A década de 80 foi, talvez, o momento em que o splatter mais brilhou. Filmes como Holocausto Canibal (Cannibal Holocaust, 1980), Uma Noite Alucinante: A Morte do Demônio (Evil Dead, 1981), Re-Animator (1985), a série Guinea Pig (Za ginipiggu) e Hellraiser – Renascido do Inferno (Hellraiser, 1987) são apenas alguns dos filmes do subgênero que causaram mais comoção e foram mais aclamados.
O falso documentário Holocausto Canibal foi tão controverso e realista que as polêmicas foram parar no tribunal. O diretor Ruggero Deodato, que, ciente da possível repercussão, colocou uma cláusula no contrato dos atores que dizia que eles não poderiam aparecer durante um ano para dar a impressão de que eles estavam realmente mortos, precisou ele mesmo pedir para a cláusula ser rompida quando foi intimado por um juiz para responder às acusações de ter matado os atores do filme, além de acusações de crueldade animal (que, aliás, realmente aconteceu).
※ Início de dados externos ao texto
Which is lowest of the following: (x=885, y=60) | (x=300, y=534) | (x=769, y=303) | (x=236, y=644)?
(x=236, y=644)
A série de filmes japoneses Guinea Pig tem uma história similar, onde ninguém menos que o ator Charlie Sheen (Dois Homens e Meio) denunciou o segundo filme da série ao FBI pois acreditava ser um filme snuff (filmes com gravações de mortes reais). A qualidade e atmosfera perturbadora do filme fez com que não só Charlie, mas outras pessoas também denunciassem o filme sob suspeita de que se tratava de assassinatos reais. Tudo foi esclarecido quando os envolvidos lançaram um documentário que acompanhava o making off do filme.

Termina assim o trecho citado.